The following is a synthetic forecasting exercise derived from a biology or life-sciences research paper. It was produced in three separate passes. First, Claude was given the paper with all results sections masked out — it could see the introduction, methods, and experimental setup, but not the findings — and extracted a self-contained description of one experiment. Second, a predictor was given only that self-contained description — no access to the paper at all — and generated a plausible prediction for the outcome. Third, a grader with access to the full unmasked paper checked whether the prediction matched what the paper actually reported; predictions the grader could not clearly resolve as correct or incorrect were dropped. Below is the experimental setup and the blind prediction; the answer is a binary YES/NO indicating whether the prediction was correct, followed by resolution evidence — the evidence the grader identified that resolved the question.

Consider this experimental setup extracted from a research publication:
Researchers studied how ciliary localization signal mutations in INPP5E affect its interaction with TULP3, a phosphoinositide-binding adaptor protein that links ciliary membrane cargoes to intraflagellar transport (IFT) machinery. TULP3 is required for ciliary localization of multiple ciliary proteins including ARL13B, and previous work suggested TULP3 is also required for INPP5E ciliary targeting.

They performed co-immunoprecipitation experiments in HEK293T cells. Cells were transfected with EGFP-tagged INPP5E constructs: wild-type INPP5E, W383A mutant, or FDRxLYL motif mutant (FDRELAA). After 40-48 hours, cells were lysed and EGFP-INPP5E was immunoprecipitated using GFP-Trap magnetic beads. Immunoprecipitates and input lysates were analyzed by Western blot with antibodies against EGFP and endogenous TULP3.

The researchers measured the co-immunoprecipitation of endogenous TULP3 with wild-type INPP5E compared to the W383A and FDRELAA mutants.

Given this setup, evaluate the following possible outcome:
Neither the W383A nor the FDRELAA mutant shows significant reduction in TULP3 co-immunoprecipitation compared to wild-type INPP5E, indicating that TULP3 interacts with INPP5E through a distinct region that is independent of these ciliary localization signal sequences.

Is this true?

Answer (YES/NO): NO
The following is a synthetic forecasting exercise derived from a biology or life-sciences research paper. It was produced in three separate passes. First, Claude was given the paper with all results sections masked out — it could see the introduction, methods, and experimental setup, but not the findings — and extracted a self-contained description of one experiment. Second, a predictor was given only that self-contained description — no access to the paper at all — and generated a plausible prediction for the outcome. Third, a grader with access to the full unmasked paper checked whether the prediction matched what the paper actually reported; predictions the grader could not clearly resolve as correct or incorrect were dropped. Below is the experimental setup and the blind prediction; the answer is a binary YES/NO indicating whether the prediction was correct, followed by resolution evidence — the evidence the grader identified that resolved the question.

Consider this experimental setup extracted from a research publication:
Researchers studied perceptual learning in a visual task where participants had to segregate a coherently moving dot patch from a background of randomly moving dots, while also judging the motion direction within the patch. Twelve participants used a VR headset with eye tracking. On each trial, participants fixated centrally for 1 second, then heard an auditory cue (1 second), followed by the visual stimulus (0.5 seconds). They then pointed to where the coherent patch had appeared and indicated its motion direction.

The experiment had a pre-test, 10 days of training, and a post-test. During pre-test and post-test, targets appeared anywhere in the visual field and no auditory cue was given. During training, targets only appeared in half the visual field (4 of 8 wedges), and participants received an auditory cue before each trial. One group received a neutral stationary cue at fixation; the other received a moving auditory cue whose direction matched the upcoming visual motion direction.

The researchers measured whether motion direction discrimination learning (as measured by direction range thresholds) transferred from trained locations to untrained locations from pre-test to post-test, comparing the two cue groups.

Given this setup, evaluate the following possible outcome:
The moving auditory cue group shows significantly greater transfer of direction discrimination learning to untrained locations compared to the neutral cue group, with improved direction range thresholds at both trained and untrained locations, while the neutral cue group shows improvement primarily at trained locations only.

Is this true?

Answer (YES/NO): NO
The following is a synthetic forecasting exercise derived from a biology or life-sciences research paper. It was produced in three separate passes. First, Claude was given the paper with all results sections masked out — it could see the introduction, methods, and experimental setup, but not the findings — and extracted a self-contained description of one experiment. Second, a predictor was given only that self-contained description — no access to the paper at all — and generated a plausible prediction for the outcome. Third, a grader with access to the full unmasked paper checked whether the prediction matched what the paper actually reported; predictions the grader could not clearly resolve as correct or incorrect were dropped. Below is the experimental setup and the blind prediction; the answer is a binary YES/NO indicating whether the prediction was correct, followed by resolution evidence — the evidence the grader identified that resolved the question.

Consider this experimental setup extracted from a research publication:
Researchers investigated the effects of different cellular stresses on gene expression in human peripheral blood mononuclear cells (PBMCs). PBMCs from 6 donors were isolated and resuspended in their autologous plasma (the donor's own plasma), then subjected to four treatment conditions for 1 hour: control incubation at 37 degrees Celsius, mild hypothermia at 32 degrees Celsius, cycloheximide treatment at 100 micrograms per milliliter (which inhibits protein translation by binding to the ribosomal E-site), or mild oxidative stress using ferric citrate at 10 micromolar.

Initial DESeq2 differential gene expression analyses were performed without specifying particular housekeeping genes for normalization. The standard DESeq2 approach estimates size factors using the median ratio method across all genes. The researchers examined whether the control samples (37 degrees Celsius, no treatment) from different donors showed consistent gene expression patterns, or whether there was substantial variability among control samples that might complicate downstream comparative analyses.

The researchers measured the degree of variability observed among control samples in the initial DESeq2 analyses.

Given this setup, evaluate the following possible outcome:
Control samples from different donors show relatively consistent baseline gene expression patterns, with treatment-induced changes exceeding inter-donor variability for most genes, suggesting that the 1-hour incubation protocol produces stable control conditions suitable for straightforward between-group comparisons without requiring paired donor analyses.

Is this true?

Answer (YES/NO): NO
+ + + + +
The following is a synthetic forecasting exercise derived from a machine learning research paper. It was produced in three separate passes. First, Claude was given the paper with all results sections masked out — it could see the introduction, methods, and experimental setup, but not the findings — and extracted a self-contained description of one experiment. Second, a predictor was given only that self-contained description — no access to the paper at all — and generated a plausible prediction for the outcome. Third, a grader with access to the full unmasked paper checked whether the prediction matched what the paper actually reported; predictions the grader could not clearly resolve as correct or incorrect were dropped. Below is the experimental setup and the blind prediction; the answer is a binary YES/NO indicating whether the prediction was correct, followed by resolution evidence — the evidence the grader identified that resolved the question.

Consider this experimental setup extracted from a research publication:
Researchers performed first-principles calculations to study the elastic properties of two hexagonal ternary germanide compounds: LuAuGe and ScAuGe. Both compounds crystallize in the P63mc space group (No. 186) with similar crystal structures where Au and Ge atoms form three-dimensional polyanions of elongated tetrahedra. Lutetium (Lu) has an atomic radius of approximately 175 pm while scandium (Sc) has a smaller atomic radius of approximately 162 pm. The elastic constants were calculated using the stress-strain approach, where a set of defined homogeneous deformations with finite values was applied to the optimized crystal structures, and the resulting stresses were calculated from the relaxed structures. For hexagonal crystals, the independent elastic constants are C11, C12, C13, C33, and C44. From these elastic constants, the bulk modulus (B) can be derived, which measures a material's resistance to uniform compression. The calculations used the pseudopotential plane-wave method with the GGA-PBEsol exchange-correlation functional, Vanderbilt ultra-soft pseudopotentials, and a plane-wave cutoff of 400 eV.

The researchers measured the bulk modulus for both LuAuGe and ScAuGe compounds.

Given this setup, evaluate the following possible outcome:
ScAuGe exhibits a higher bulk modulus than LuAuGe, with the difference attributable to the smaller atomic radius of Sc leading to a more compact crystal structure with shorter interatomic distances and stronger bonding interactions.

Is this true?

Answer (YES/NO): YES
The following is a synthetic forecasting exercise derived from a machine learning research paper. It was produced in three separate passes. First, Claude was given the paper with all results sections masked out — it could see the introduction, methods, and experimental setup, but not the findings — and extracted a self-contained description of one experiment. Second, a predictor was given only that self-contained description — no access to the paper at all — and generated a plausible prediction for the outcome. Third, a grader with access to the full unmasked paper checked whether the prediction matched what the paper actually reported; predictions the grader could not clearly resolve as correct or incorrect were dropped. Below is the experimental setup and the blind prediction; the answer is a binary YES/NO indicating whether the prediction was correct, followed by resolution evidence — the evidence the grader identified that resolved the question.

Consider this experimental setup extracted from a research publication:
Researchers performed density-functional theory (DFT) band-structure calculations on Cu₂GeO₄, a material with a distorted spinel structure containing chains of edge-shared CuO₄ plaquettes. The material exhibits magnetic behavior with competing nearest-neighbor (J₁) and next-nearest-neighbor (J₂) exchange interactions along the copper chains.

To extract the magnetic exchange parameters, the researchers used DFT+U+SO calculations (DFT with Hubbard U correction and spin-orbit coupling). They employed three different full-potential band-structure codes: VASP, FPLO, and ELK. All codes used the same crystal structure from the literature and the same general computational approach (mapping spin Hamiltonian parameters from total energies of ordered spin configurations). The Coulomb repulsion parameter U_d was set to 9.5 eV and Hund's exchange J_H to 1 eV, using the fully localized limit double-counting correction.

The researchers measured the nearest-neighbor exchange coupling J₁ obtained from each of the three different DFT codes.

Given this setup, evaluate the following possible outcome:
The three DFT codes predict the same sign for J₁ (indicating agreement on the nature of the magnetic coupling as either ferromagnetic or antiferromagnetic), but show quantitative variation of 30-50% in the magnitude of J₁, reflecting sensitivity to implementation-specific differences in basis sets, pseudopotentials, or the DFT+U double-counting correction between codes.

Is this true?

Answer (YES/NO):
+ + + + +
**WHAT TO DO:** Copy out each line of the entries above that holds "nearest".

**THE ANSWER:**
Researchers performed density-functional theory (DFT) band-structure calculations on Cu₂GeO₄, a material with a distorted spinel structure containing chains of edge-shared CuO₄ plaquettes. The material exhibits magnetic behavior with competing nearest-neighbor (J₁) and next-nearest-neighbor (J₂) exchange interactions along the copper chains.
The researchers measured the nearest-neighbor exchange coupling J₁ obtained from each of the three different DFT codes.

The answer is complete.